I'm stuck in bass-mode and forgot that you play Tele 6 strings. It's been a few years since I bought a new instrument, (I never thought I would ever be buying another instrument, new or used anyway) and that is one of the costs that manufacturers have saved by not including cables and straps in case candy that wasn't that way when I was still buying before. That stuff turns a hefty profit as a music store add-on. I hate having to buy something really cool, like a new bass, and then having to buy something else to use it. It's minor and since FMIC stopped including straps and cables to save a buck, you know that Gibson is working on a way to leverage the idea as a feature into some kind of upcharge for Les Paul guitars: the new Gibson Signature Les Paul Monster Cable Edition, yours for only $5k.
I got a fantastic MIA (I hope) instrument for the price and it scratches a tonal itch I never thought was possible outside of finding a used Wal in a pawnshop or music store that had no idea of its value and I am very happy with it while simultaneously feeling sad that such a good instrument never found its market. There are plenty of Gibson bass bombs whose market rejection was understandable.

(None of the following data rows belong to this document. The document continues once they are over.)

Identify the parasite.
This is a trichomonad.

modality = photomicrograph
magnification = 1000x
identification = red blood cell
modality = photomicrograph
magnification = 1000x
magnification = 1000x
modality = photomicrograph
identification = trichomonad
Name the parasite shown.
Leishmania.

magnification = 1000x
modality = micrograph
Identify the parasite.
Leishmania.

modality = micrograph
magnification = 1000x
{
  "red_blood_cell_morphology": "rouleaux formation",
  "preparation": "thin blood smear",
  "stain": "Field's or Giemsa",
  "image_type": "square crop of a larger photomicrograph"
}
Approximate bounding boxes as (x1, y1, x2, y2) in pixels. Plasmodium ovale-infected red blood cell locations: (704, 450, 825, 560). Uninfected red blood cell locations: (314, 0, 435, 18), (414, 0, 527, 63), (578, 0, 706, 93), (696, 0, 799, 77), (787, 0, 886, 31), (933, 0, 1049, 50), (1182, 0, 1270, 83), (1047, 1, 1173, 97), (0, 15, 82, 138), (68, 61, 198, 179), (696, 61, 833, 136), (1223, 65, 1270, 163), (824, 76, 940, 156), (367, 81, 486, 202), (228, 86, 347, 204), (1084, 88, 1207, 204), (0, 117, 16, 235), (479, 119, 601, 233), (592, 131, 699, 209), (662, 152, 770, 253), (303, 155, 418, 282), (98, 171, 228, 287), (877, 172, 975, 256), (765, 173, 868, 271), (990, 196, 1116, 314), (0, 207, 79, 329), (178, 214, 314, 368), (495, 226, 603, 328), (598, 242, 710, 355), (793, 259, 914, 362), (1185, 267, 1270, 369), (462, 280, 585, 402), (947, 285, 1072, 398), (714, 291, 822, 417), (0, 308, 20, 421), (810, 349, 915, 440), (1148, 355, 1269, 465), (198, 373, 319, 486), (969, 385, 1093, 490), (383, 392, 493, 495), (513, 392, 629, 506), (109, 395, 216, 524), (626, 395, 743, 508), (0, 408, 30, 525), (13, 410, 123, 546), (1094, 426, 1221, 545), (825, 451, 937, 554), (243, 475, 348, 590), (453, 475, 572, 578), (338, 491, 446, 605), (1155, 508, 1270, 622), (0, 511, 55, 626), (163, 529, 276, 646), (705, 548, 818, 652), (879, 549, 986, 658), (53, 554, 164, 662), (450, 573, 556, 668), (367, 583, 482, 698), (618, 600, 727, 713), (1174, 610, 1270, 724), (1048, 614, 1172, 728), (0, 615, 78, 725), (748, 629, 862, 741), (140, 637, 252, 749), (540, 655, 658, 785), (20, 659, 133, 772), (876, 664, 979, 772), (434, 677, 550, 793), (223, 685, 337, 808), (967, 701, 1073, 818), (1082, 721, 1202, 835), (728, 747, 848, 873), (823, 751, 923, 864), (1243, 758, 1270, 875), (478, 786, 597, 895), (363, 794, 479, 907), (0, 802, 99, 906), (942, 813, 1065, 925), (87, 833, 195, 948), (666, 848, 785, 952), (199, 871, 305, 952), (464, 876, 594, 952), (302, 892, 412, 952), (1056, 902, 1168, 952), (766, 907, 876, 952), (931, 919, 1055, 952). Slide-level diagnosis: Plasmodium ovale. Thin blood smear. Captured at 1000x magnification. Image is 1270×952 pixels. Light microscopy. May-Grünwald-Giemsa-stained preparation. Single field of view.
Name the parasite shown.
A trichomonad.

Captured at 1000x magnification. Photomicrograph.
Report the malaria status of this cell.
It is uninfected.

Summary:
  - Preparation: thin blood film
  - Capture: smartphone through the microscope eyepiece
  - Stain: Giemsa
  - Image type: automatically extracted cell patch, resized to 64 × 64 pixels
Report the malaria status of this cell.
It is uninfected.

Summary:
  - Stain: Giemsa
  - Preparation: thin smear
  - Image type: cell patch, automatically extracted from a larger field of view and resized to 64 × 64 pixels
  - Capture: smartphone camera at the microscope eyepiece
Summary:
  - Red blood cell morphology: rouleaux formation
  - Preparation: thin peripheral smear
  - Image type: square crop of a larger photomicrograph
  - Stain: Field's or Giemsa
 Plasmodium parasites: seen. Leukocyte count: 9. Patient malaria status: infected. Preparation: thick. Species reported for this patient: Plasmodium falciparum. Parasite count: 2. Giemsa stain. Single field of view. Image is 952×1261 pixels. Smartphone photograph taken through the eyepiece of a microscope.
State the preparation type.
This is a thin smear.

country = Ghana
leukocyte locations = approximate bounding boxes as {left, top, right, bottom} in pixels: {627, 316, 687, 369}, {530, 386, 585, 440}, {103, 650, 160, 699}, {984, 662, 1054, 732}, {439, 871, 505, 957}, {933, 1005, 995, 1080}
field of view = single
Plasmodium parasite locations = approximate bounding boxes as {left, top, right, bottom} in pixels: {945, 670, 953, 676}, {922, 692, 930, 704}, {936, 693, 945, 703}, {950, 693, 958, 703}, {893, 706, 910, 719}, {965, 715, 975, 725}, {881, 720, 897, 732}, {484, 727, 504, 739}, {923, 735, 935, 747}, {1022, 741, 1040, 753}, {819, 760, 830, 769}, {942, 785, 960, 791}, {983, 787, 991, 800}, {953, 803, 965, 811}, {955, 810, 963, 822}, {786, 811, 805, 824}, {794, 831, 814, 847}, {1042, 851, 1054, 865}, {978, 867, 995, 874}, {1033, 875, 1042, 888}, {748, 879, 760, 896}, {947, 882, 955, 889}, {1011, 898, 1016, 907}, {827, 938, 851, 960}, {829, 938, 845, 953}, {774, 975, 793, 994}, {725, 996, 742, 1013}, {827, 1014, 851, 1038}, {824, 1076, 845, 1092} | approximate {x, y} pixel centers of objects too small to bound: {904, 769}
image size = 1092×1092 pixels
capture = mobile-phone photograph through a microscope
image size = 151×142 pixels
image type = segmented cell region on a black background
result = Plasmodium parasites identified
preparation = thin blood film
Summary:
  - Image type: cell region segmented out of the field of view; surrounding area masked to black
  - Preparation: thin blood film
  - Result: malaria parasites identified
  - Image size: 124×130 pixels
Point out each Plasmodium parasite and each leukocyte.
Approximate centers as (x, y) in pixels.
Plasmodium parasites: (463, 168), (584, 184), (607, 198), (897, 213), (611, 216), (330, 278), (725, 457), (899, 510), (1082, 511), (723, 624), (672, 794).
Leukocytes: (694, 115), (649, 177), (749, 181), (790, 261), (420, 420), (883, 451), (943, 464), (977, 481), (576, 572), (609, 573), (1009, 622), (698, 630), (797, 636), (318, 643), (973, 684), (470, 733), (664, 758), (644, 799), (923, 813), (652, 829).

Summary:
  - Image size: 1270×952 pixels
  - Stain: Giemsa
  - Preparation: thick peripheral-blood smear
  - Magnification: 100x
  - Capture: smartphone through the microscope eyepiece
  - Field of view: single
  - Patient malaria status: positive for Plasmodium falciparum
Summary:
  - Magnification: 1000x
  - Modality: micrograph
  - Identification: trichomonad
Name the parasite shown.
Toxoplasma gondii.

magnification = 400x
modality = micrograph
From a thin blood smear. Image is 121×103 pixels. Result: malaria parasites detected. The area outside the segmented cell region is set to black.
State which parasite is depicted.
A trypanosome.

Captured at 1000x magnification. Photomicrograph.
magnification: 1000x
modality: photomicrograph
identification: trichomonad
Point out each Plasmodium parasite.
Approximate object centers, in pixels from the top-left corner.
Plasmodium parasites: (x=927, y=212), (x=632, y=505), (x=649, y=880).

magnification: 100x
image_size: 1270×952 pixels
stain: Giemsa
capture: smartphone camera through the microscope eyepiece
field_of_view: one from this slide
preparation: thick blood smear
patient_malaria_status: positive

The EB's really isn't, but such is life. My EB is light years above the the 2015 T-Bird I tried out recently which makes me think that the failure will eventually be blamed on the new design pickups and bridge and Gibson will go back to only making TB+ for bass. A successful second bass pickup line would pave the way for true Sidewinder or Low Z remakes, but the market has spoken and the market says that Gibson is only allowed to make SG's, T-Birds, and hollowbodies all using the same pickups. Too bad.